◆ **SHORT EXERCISE**:
Only the lines from the one containing "Given the motorboat" through the end of the entries should be repeated, exactly as they appear, first and last included.

◆ **THE INPUT**:
************

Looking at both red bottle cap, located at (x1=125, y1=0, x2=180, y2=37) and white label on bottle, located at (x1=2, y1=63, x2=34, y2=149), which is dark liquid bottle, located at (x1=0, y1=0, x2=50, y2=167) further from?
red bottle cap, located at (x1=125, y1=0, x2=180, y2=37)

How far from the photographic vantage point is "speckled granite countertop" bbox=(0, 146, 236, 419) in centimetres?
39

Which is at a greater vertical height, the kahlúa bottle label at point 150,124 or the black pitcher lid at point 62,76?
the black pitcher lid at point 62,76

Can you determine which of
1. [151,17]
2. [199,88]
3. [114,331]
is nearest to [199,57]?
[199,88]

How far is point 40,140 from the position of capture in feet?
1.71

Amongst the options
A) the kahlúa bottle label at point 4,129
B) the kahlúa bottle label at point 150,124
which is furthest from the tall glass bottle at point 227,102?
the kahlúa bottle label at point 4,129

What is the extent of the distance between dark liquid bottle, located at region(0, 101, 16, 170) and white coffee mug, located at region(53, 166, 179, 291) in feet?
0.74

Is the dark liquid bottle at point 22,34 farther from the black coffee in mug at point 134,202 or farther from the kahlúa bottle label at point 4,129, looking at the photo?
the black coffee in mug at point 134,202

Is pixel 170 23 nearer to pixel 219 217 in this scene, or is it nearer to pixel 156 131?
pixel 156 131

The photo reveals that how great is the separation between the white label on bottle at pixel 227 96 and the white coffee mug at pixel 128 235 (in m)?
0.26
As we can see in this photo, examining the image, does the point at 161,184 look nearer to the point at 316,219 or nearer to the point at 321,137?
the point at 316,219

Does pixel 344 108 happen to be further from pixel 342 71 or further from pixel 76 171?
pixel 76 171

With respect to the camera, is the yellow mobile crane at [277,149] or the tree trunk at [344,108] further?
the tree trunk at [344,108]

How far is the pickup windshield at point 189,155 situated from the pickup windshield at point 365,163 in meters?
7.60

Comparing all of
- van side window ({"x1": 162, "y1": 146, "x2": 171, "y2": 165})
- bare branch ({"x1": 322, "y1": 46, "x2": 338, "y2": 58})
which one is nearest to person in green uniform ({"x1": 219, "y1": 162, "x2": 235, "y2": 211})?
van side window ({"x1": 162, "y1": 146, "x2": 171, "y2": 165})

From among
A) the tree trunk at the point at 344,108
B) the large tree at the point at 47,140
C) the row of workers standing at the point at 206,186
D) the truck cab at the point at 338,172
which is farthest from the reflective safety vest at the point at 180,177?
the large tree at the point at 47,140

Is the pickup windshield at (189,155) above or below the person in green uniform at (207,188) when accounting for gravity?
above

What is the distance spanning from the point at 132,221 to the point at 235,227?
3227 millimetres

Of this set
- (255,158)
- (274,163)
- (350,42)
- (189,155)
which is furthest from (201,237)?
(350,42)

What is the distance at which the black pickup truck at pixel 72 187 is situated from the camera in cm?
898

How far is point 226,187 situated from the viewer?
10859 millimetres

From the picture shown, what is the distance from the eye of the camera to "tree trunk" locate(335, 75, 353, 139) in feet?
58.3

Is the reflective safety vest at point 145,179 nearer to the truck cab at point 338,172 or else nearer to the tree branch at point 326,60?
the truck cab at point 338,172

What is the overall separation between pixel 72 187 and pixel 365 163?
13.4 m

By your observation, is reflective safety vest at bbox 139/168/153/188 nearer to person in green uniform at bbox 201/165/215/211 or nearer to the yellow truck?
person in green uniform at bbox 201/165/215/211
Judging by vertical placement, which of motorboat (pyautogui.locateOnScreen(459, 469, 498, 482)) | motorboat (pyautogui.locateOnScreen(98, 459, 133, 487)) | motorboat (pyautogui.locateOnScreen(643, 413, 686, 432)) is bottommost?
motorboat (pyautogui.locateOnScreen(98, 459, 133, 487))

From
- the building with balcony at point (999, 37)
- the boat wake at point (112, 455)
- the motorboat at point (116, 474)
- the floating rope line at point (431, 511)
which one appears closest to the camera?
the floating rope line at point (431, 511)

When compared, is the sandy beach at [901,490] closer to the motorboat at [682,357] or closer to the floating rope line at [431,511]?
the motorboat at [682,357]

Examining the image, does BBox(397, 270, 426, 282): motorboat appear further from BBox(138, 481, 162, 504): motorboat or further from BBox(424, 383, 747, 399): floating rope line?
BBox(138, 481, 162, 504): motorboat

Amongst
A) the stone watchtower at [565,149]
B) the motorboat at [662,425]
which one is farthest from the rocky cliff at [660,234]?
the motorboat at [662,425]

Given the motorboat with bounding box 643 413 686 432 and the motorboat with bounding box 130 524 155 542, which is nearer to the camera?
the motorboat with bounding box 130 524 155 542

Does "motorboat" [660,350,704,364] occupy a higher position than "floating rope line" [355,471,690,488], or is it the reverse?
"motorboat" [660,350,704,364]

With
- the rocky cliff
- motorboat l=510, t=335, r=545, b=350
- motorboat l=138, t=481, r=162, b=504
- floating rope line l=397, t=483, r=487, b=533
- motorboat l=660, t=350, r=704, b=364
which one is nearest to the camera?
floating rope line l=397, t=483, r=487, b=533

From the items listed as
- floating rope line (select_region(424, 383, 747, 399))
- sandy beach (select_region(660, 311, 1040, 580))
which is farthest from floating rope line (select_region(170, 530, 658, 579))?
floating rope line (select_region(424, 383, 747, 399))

************

◆ **REPLY**:
Given the motorboat with bounding box 643 413 686 432 and the motorboat with bounding box 130 524 155 542, which is nearer to the camera?
the motorboat with bounding box 130 524 155 542

Does "motorboat" [660,350,704,364] occupy a higher position than "floating rope line" [355,471,690,488], or is it the reverse?
"motorboat" [660,350,704,364]

With
- the rocky cliff
- motorboat l=510, t=335, r=545, b=350
- motorboat l=138, t=481, r=162, b=504
- floating rope line l=397, t=483, r=487, b=533
- motorboat l=660, t=350, r=704, b=364
which one is nearest to the camera?
floating rope line l=397, t=483, r=487, b=533

From the items listed as
- floating rope line (select_region(424, 383, 747, 399))
- sandy beach (select_region(660, 311, 1040, 580))
which is farthest from floating rope line (select_region(170, 530, 658, 579))?
floating rope line (select_region(424, 383, 747, 399))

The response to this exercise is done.